Representation matters and is necessary for the cultural and social inclusion of people from all walks of life. Regardless of how much information is offered, whether through film or even a diverse work team, in 2018, despite progression in how we comprehend matters of race, it still appears that most people choose to live in a box.

My husband and I are looking for our first home together and there is a debate over where we should live, should a child be added to the equation. He fears small towns because of loneliness and the narrow thinking that tends to be prevalent. I fear big cities because despite the many benefits and services available, sometimes there is too much that is readymade. I guess I am hell bent on raising a problem solver and a highly adaptable child, one who will see opportunity any and everywhere. One that understands we live an imperfect society and it is a constant but rewarding struggle to better it.

We recently learnt of one of his colleagues from a small town whose child was perplexed when a black student joined the class. This is what my partner is mostly fearful of. He is an engineer, so   naturally his thought process calculates most of his decisions by avoiding the most risk. Finding new options as opposed to solving the supposed risk.

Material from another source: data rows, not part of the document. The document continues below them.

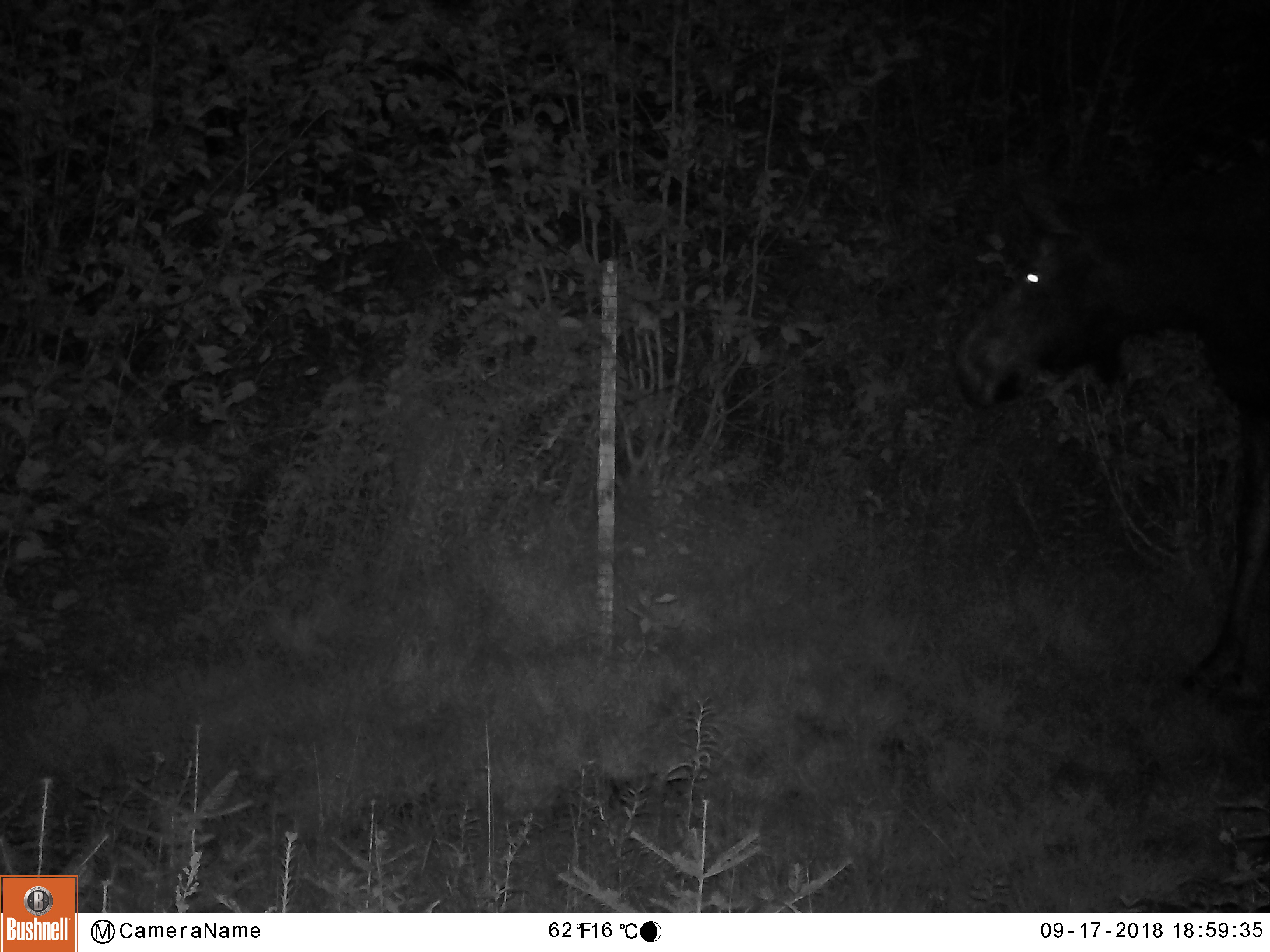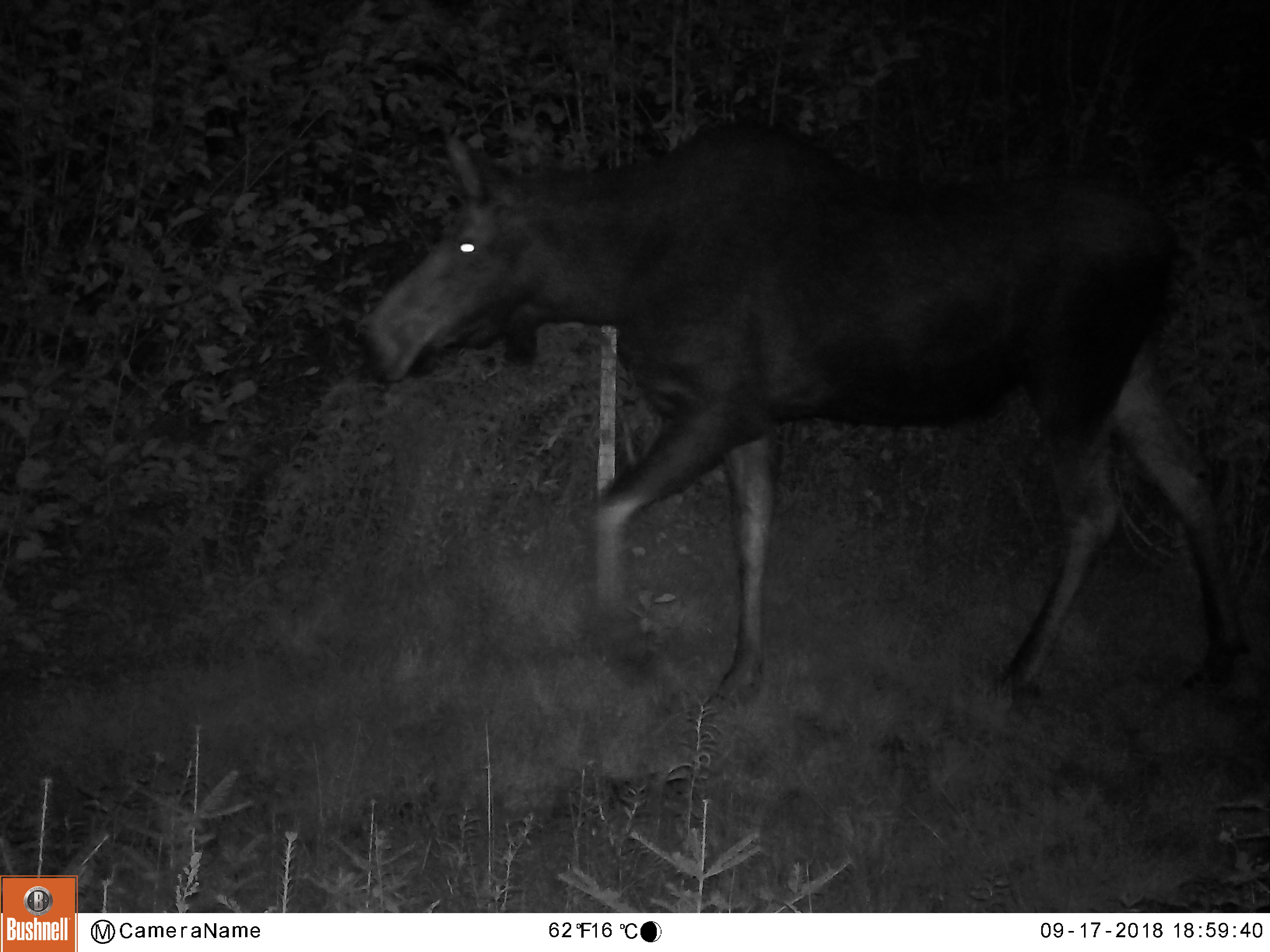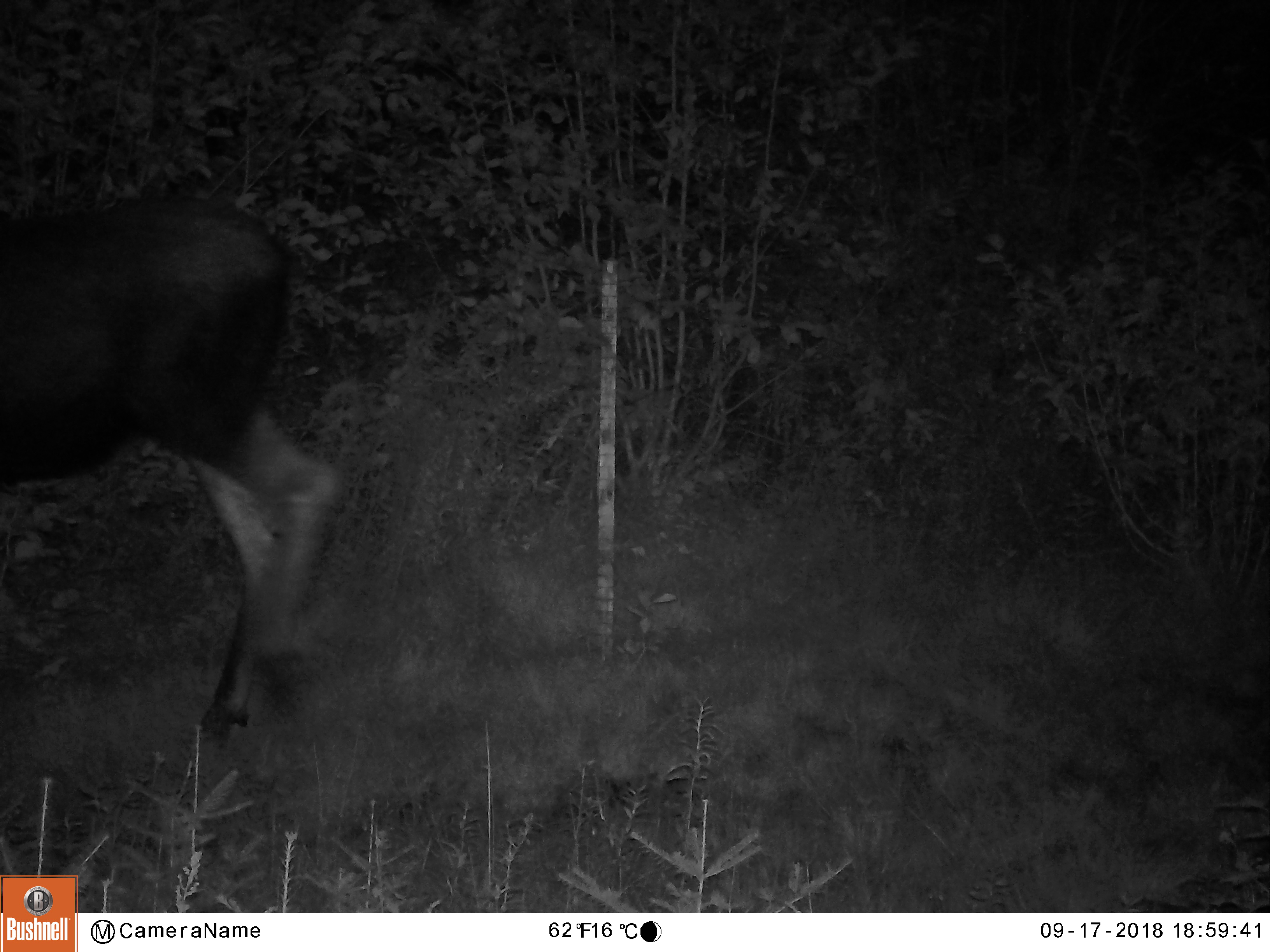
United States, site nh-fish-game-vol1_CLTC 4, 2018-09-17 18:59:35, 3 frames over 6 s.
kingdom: Animalia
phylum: Chordata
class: Mammalia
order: Artiodactyla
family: Cervidae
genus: Alces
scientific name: Alces alces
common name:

Herein lies the backbone of the problem, we have ultimately progressed our society by covering up the ugly to only think about the pretty. I thought of his colleague’s son reaction to the new student in a thousand different ways and the reasons for his reaction. Would it be the same if it was a white child? Probably, but I suppose the reaction may be that there is just a new person in class. It wouldn’t have been acknowledged as anything out of the ordinary. The shock and confusion stemmed from a place where routine and supposed normalcy is somewhat engrained.

But what if inclusion became the new normal? This is a suggestion we have all heard a million times over and despite that question being read incredibly easily and the general consensus that the idea is progressive, the achievement is always terribly hard. While racism and the exclusivity of inclusivity are present, a lack of representation across the board matters now more than ever. All people need to be viewed equally without any sort of bias throughout all aspects of society.

About a week and a half ago Louis Vuitton, a top French heritage company announced that Virgil Abloh was the new head of its menswear department. He is the first African-American to assume the creative director post for an influential luxury brand. Perhaps people see it as just another musical-chair move in fashion, but it signifies a cultural shift in fashion as brands scramble to secure the attention of the new millennial customer, the more ‘woke’ one.

Abloh, who has no formal fashion training, is also the creative director of the streetwear brand Off-White. Abloh’s ascension has less to do with style and more to do with hype and branding. It’s hardly my taste, but Abloh’s selection was based on the fact and reality that fashion houses can no longer ignore the inevitable if they want to maintain their dominance. They must seek out new methods to function and make things more appealing, even if this means leaving behind the traditional way of doing things.

Abloh’s knack for communicating functionality with hype is undeniable. They say fashion is a true representation of reality, and the reality is within every aspect of life; adapting and problem solving is only way life works for all of us in every sense.